(Instruction) Extend the passage about Brian Doyle, picking up right after its final line.

(Given passage)
---*---
There’s something about Brian. Right when you meet him. I think we human beings have certain expectations for each other. A veil of normalcy makes first impressions predictable almost always. But you know that Brian Doyle is different. Right when you meet him, you just know.

He was a poet that spoke like a poet and he had a voice that crooned at you, it pleaded with you and spoke to something within you — no, it coaxed something out of you. He talked in a way that made you want to respond, not verbally, but with some kind of action. Doyle spoke publicly quite often, about his first-hand experience watching the twin towers crumble in New York City, about writing, about life. It baffles me that his words never prompted a mass of people to stand on their chairs, push their hands to their foreheads and recite “O’ Captain, my Captain”.

But Brian was speaking to us now, his hands still in his pockets. When he spoke, he pushed his weight back and forth, leaning forward on his tippy toes and then rescinding back on his heels.

“Don’t let it just be news,” he said, he begged.
---*---
(Listing)
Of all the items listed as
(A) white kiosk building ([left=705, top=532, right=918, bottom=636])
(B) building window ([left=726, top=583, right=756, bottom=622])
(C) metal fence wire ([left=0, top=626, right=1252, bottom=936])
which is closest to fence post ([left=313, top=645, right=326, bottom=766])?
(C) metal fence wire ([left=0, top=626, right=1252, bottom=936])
---*---
(Result)
There was a sense of urgency in his voice that took you back. It was a step outside of what you’re used to.

Sometimes I think we all relate to each other like characters in a TV show with no stakes, wandering around a living room set with no fear that the floor might fall through. Every once in awhile, you meet someone who shakes you by the shoulders and reminds you that we’re all standing on a precipice, bits of rock slowly eroding underneath the sneakers we bought at Macy’s for half price.

He had these eyes that curved around his cheeks, issuing an earnest and acute plea for humanity upon anyone who meets them. His voice cracked and crooned and he swayed on the balls of his feet, all the while those hands stayed in his pockets, only unleashed when his most abundant and resounding message was hurled at an audience that couldn’t have been anything but enthralled in him.

“Don’t let it just be news.”

I didn’t know Brian Doyle that well. As this year’s Editor-in-Chief of The Beacon, I’m robbed of his sage advice and the overwhelming reassurance that he has our back, something that Editor-in-Chiefs before me have experienced in Brian. A mentor. A friend in the hallowed halls of Waldschmidt.

I know that Brian liked student media, that he was an advocate for it. He saw us as storytellers. A badge that carries the responsibility of tenderness and earnesty.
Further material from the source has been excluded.